Mar-Apr: We'll Pickles again
So that's it for another parliament. Done, dusted and dissolved. From Cleggmania to coalition, it's been a crazy old five years. We've laughed, we've cried, but what have we learned?
Well, let's see - making a weekly bin collection a "fundamental right" is harder than you think, "localism" is a bit of a tricky concept really and "keeping an eye on the cash position" is apparently not a priority for Whitehall's best and brightest, resulting in DCLG finishing 2012-13 £217m in the red with an unauthorised bank overdraft. Not that we go on about that.
Oh yeah, and Eric Pickles really, really likes flags.
But how will history judge the Chief? Reformer? Champion? Tyrant? A "model of lean government" (George Osborne, June 2013)? "The worst local government minister in living memory" (Liverpool mayor Joe Anderson, January 2015)? A man viewed with "almost universal displeasure" by councillors of all stripes (BDO, February 2014)? Or the real "greatest living Yorkshireman" (not David Cameron, October 2014)?
It's all about perspective, isn't it? On the last day of term, Eric modestly informed the Commons of his lengthy list of accomplishments - highlights included council tax frozen and down 11 per cent in real terms since 2010, creating an army of "armchair auditors" to scrutinise council spending, central funding that is "fair to all" and turning around 105,000 households under the Troubled Families programme - something the secretary of state said has saved the taxpayer a whopping £1.2bn.
"I believe we have transformed local democracy for the better - more efficient, more responsive and more innovative than before: we have delivered on the aspiration set out in the Coalition agreement five years ago," Pickles said.
But there's always someone, somewhere who wants to nitpick isn't there? At the start of March, the Chartered Institute of Public Finance & Accountancy pointed out that the "virtual freeze" on council tax across this parliament has cost public services £2.8bn. Chief executive Rob Whiteman said we must "candidly address" if this sort of thing is, you know, sustainable.
Then there's the Public Accounts Committee, who argued as far back as September there is "no convincing evidence" that Eric's army of armchair auditors are actually empowered to hold councils to account over the £36bn or so they spend.
Elsewhere, March saw not one but two reports - from the Institute for Fiscal Studies and the Joseph Rowntree Foundation - pointing out once again that funding cuts have hit the most deprived areas the hardest.

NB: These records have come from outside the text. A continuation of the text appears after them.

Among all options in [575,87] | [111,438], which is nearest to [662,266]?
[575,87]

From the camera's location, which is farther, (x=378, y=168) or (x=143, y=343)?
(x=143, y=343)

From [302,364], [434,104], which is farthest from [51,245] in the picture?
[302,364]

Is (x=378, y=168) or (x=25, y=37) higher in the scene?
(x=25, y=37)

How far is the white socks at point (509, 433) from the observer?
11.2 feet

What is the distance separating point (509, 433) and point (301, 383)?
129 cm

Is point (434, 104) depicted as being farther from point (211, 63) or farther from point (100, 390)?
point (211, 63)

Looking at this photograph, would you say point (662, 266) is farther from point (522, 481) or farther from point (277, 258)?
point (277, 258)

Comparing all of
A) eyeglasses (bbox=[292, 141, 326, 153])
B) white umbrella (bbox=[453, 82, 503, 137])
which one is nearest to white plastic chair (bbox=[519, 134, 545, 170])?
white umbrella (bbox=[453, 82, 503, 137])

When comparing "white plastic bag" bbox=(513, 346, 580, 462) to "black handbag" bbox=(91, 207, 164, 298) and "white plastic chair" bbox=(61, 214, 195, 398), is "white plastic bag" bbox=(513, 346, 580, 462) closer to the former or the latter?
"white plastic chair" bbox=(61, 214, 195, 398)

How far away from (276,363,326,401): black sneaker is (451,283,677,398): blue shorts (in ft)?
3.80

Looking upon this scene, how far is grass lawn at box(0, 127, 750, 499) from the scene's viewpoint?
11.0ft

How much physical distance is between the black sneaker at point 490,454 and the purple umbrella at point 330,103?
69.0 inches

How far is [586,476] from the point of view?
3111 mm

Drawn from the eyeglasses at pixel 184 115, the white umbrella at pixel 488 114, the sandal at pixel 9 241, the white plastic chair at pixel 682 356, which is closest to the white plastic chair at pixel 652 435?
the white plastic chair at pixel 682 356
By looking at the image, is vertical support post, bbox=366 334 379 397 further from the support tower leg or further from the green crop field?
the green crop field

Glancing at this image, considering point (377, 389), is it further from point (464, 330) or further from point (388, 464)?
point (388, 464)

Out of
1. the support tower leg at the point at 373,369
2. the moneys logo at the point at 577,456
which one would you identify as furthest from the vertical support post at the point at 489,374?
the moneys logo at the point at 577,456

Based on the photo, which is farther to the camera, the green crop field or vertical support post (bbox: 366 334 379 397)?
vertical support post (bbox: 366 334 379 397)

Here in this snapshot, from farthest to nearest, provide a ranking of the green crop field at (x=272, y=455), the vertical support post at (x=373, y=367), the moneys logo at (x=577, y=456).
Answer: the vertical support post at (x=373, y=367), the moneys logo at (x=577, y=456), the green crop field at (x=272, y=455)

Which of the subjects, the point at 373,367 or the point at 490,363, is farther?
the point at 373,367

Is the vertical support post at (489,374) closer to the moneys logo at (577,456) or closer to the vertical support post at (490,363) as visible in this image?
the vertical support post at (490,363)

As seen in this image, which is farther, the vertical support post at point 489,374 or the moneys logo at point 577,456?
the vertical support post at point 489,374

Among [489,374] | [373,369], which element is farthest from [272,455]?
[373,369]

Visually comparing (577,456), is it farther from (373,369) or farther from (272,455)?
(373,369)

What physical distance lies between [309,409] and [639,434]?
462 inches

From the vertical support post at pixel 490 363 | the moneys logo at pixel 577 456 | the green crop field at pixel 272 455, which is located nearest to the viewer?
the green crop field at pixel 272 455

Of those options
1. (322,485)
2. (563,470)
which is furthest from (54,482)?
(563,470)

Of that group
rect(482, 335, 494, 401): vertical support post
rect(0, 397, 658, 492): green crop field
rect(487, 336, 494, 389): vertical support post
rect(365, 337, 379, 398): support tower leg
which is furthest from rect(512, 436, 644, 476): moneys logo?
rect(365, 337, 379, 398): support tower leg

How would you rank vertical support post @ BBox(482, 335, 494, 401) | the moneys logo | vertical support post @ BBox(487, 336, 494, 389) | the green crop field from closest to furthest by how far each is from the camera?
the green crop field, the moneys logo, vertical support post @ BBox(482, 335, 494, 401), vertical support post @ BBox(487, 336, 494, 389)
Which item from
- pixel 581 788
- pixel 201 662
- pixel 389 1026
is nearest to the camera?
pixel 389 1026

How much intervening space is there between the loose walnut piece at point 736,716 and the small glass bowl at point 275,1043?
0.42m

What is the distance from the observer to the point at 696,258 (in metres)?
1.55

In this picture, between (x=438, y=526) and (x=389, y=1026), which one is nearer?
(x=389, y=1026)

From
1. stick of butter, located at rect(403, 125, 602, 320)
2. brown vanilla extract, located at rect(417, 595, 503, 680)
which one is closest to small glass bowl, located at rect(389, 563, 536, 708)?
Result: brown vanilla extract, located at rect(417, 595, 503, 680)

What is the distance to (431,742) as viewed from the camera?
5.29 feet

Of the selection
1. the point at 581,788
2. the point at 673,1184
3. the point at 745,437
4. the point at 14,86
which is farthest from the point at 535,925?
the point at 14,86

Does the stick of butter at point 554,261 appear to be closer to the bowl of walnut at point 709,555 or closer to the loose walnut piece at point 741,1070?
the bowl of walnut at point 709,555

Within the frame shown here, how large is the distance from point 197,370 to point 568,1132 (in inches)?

The JRF said the "historic link" been spending and need has been broken and the poorest councils have seen spending per head fall by £182 more than the most affluent since 2010-11.
The IFS, meanwhile, said spending per person dropped by an average of 23.4 per cent between 2009-10 and 2014-15, but the reduction was much higher for London's boroughs (31.4 per cent), the North East (26.5 per cent) and the North West (25.7 per cent). These areas are also most likely to lose out over the next five years, it added.
Then there's Jonathan Portes of the NIESR, who called Eric's £1.2bn Troubled Families savings "highly misleading" and "almost completely meaningless".
"As the Government's own document admits, we simply don't know yet what would have happened without the programme. Some or all of the so-called savings might have happened anyway - we just don't know yet," he told the Mirror's Ampp3d.
Of course, it's not necessarily the end of the road for Eric at DCLG - as he said himself while setting out that list of achievements, "there's more to do". Indeed, while the Commons wound down and others, like leader of the House William Hague, took a last, wistful look around (before trying, and failing, to stab the Speaker squarely in the front), the Picklesian reforming zeal was still in full swing.
With his minister for faith hat on, Eric trumpeted the passing of the Local Government (Religious Observances) Act, which ensures that all councils, including parishes, can choose to hold prayers at the start of meetings.
And lo, Eric did sayeth: "The right to worship is a fundamental and hard-fought British liberty, and the fight for religious freedom in British history is deeply entwined with the political freedoms we take for granted."
So, as we head into the great unknown of the general election, it's literally anybody's guess where we'll end up. All we do know is that for local government, the worst probably isn't over. In fact, it might not have even started.
But thanks to Eric, at least you can say your prayers.